Last Modified: 05 Mar 2011 10:23 GMT
Al-Adly was arrested on suspicion of money-laundering less then a week after Mubarak stepped down [AFP]

The trial of Habib al-Adly, Egypt's former interior minister, has been adjourned after he pleaded not guilty to corruption charges at a court in Cairo.

Standing in the dock and dressed in white prison clothes, Adly denied accusations of money laundering and unlawful acquisition of public money.

"It didn't happen," he said twice, in a calm tone on Saturday.

Judge Al-Mohammadi Qunsua swiftly adjourned the hearing to April 2, after a heated exchange between the defence team and civil society lawyers attending the trial.

The defence had asked for more time to study the documents of the case.

Al-Adly was brought back to the prison where he will stay until the trial resumes.

Demand for death penalty

Cairo's criminal court in the Tagammu Khames suburb was surrounded by heavy security and army tanks were positioned at the entrance ahead of the high-profile trial.

Al Jazeera's Sherine Tadros, outside the court complex, said dozens of protesters had gathered there.

"They want Habib al-Adly to face more serious charges than just money laundering and profiteering which carries a maximum sentence of about seven years," she said.

"They want him to face charges on man slaughter for ordering his forces fire on protesters during the revolution.

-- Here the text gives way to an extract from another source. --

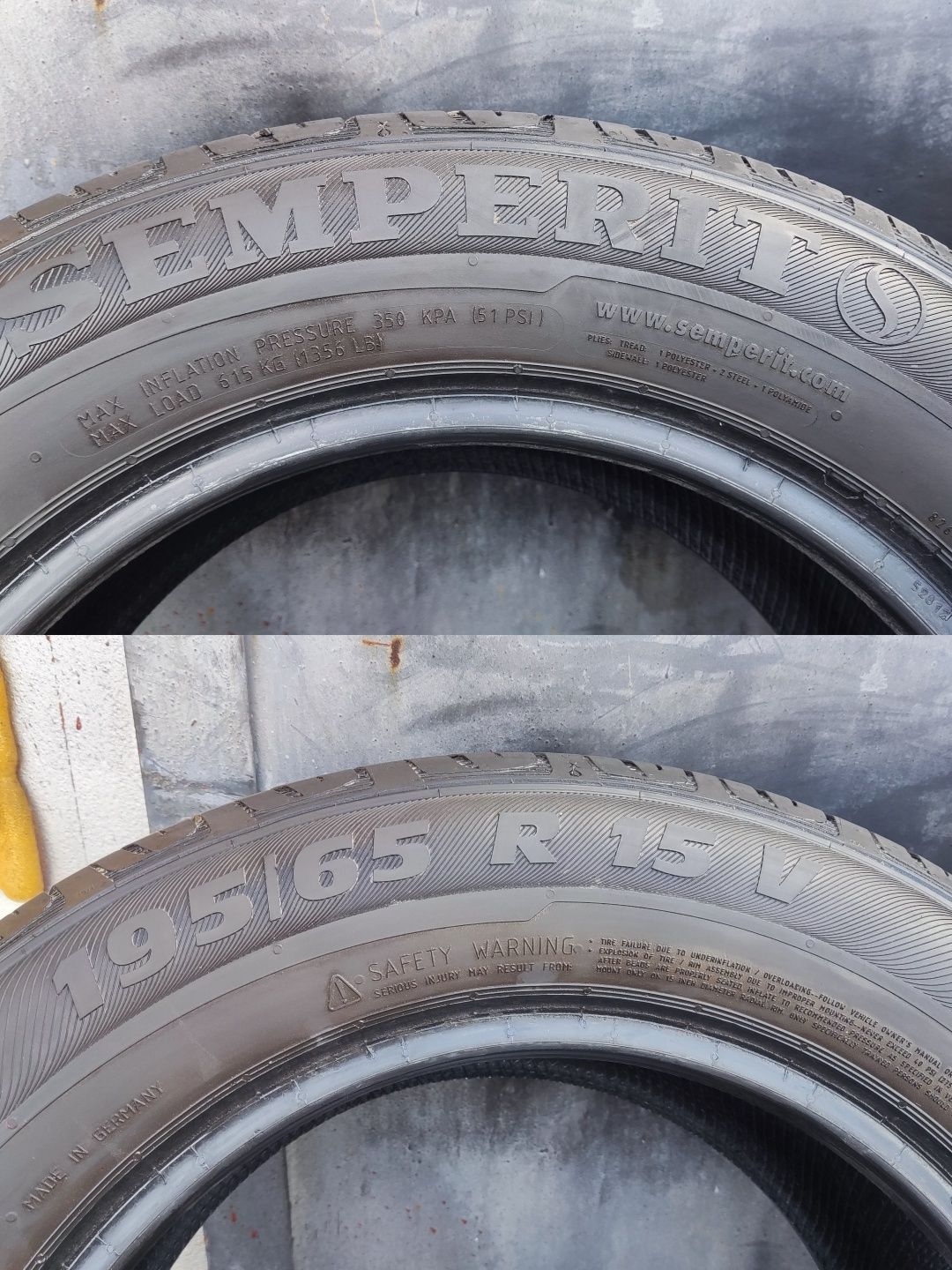 4бр. летни гуми 195/65/15 Semperit 
dot21 
6.6mm
Добро състояние на гу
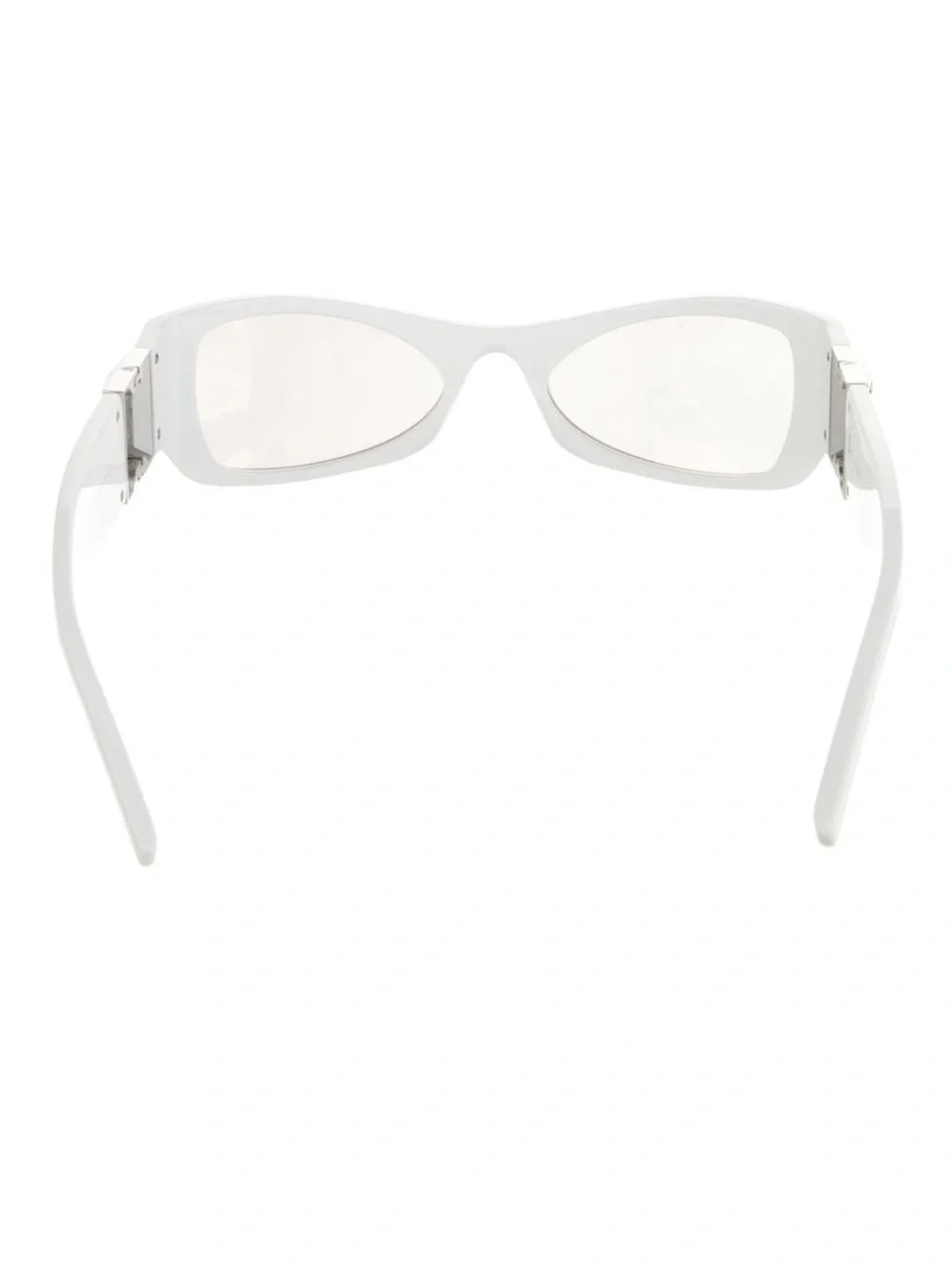 Givenchy White Wrap Sunglasses with Silver Logo Accent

They're calling for his execution."

She said al-Adly was mobbed by the crowds when he left the courtroom.

A group chanted "the people want the execution of the murderer" as others held banners depicting al-Adly with a noose around his neck.

Al-Adly is the first member of ousted president Hosni Mubarak's regime to stand trial.

He was arrested last month as part of a sweeping corruption investigation by the new authorities, along with several former ministers and senior members of Mubarak's National Democratic Party.

Mubarak stepped down on February 11 following a popular uprising. Several former ministers and high officials have since been arrested, accused of embezzlement.

Egypt's public prosecutor has issued a travel ban on Mubarak and his family and ordered a freeze on their assets.

State security buildings seiged

Hours after al-Adly's court case was adjourned, protests had started forming around several state security buildings in Egypt, the largest crowd was formed in Nasr City, east of Cairo.

Rania Anaa, a protester who took part in the demonstration, told Al Jazeera: "Since 13GMT, hundreds of protesters had gathered in front of the state security building in Nasr City. A few hours later, I could estimate at least 3,000 people.

"The protesters managed to enter the state security compound from a side door, and they searched the building and found hundreds of documents,"  Anaa said in reference to files that have been kept on the population by the powerful regime apparatus of President Hosni Mubarak long accused of rights abuses.

Anaa said: "Now, we are trying to search for detainees because a lot of the protesters here believe there are hundreds of detaines being kept underground.

"I also heard that officials from the attorney general's office are coming to retrieve the documents and make proper use of them," she said.